* **Exercise objective**
Among the entries below, copy every line that carries the word "password".

* **Records for the exercise**
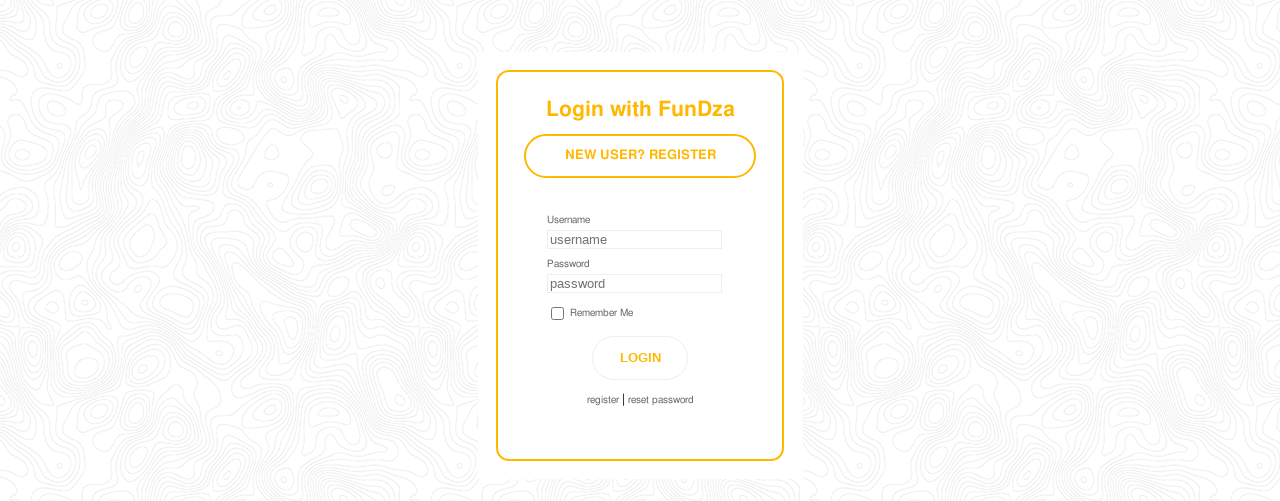

--- FILE ---
content_type: text/html; charset=utf-8
request_url: https://idserver.fundza.mobi/?callback=https%3A%2F%2Flive.fundza.mobi%2F%3Fidserver_cb%3Didserver_cb%26r%3Dhttps%253A%252F%252Flive.fundza.mobi%252Fhome%252Ffanz%252Fessays%252Fmy-outrageous-pen%252F%26rx%3D43b918de8bfa15f7de1939719b065cd2
body_size: 851
content:
<!doctype html>
<html>
<head>
	
	<script async src="https://www.googletagmanager.com/gtag/js?id=G-4C9NTMVVRW"></script>
	<script>
	  window.dataLayer = window.dataLayer || [];
	  function gtag(){dataLayer.push(arguments);}
	  gtag('js', new Date());
	  gtag('config', 'G-4C9NTMVVRW');
	</script>	
	
	
<script>
  var _paq = window._paq = window._paq || [];
   
  _paq.push(['trackPageView']);
  _paq.push(['enableLinkTracking']);
  (function() {
    var u="//matomo.fundza.mobi/";
    _paq.push(['setTrackerUrl', u+'matomo.php']);
    _paq.push(['setSiteId', '1']);
    var d=document, g=d.createElement('script'), s=d.getElementsByTagName('script')[0];
    g.async=true; g.src=u+'matomo.js'; s.parentNode.insertBefore(g,s);
  })();
</script>

	<script src="/js/idserver.es6.js"></script>
	<title>FunDza Login</title>
	<meta name="viewport" content="width=device-width; initial-scale=1.0; maximum-scale=1.0; user-scalable=0; " />	
	<link rel="stylesheet" href="/css/main.min.css">
</head>

<body>
<div id="loginDiv">
	<div class="padding">
	<div id="header">Login with FunDza</div>
	<div id="providers">
		<div class="reglink"><a href="/iduser/new" class="button">New User? Register</a></div>
		<div id="idform">
			
			<form method="post" action="/iduser/login">
			<input type="hidden" name="callback" value="https://live.fundza.mobi/?idserver_cb=idserver_cb&amp;r=https%3A%2F%2Flive.fundza.mobi%2Fhome%2Ffanz%2Fessays%2Fmy-outrageous-pen%2F&amp;rx=43b918de8bfa15f7de1939719b065cd2" />
			<label for="login">Username</label>
			<input type="text" name="login" id="login" placeholder="username" value=""/>
			<label for="password">Password</label>
			<input type="password" name="password" id="password" placeholder="password" />
			<label for="stay_logged_in">
				<input type="checkbox" name="stay_logged_in" id="stay_logged_in" valign="baseline" value="true" />
				<span style="display:inline-block; position:relative; bottom: 0.4em;">Remember Me</span>
			</label>
			<input type="submit" value="login" />
			</form>
			<ul class="iduser-options">
				<li><a href="/iduser/new">register</a></li>
				<li><a href="/iduser/reset">reset password</a></li>
			</ul>
		</div>
	


	</div>

	</div>
</div>
</body>
</html>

* **Written solution**
			<label for="password">Password</label>
			<input type="password" name="password" id="password" placeholder="password" />
				<li><a href="/iduser/reset">reset password</a></li>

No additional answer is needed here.